As a society we wanted to insulate ourselves from the humdrum of daily life and the self-perceived shame of not being able to keep up with everyone else who seemed so prosperous, so we spent huge amounts of money we did not have in order to insulate ourselves from feelings of inadequacy. We turned a blind eye to the poor and struggling. We have used natural resources to make ourselves feel comfortable and privileged at the expense of the earth itself. And as the church universal, we by and large have not wanted to face the reality of issues such as divorce and the equality of women and offspring who might want to live their lives with someone of the same sex, so we set up boundaries beyond which the church would not look. At the same time the Jesus of the gospels is reminding us that closing our eyes to the difficult and demanding signs around us does not prevent the kingdom of God from coming in. Like a plant that blooms without our encouragement, or daybreak that shows up whether our headache-filled, light-sensitive selves want it or not, the kingdom is going to show up.

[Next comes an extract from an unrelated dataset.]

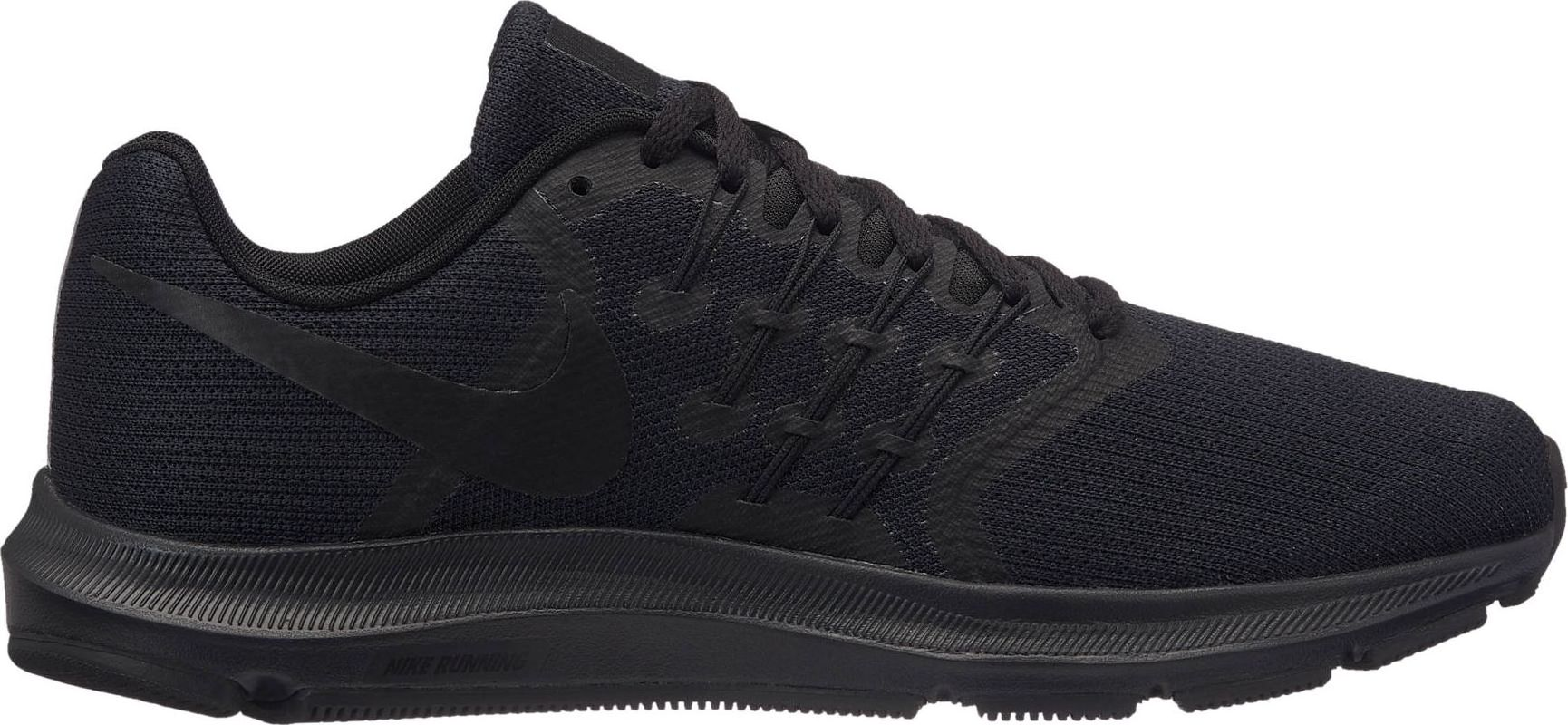 Кроссовки для бега женские Nike Run Swift Running Shoe, цвет: черный. 909006-019. Размер 7,5 (37,5)909006-019Женские беговые кроссовки Nike, выполненные из текстиля и пластика, дополнены фирменной нашивкой на язычке. Интегрированные нити Flywire надежно фиксируют среднюю часть стопы, а пеноматериал создает амортизацию.Конструкция из сетки обеспечивает зональную вентиляцию и поддержку. Шнурки с интегрированными нитями для регулируемой поддержки. Подошва с вафельным рисунком повышает амортизацию и упругость. Широкая передняя часть стопы не стесняет движений пальцев. Пеноматериал Cushlon обеспечивает мягкую, но упругую амортизацию и поддержку. Сетка с открытыми отверстиями в передней части стопы для легкости и воздухопроницаемости. Сетка с плотным плетением на боковой части создает надежную поддержку, не жертвуя воздухопроницаемостью. Подошва с рифлением обеспечивает отличное сцепление на любой поверхности. Мягкие и удобные кроссовки превосходно подчеркнут ваш спортивный образ и подарят комфорт.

That ultimately turns out to be the good news this Advent. God in the form of the Christ is going to be among us whether we are ready or not, whether we want it or not, whether we can see the signs or not. If we want to see the power of God’s unconditional love, simply take a look at that which scares us the most, our own modern day equivalents of signs in the sky and the shaking of the very heavens of our own lives. There will be the Son of Man standing in judgment, not in judgment of others, but in judgment of us, giving us the example of how to die to that which is less than love and live again into that which is ultimate love. That is what the church, when it is at its best and when it sees clearly, calls us to do.

It is amazing where the Christ will be found. This Advent, don’t look toward the end of the world so much as in the quirky, sometimes frightening places in our own lives. How, for example, is the Christ in the political opponent, in the person we want our children to avoid on the street, in our own faces in the mirror when we have so little trust in our own worthiness? To see Christ in such places, indeed to wait in expectation that Christ will eventually be found in all such places, is to live into an Advent that focuses a lot more on Incarnation and a lot less on what I hear so much of these days, that we are getting ready for a Christmas that “is for children.” Banish that thought these next four weeks. Banish safety and the banal.

Instead, look for something unfamiliar, uncomforting, unusual. Look for something that is scary. Then wait for the risen Christ to appear in it midst, coming with power, as Jesus tells us. Wait for the kingdom of God to become real in whatever places we find ourselves. When it does arrive, we will understand that God will not be stopped or trumped by any human invention. And when we know that, we’ll finally understand what the good news really means. Amen.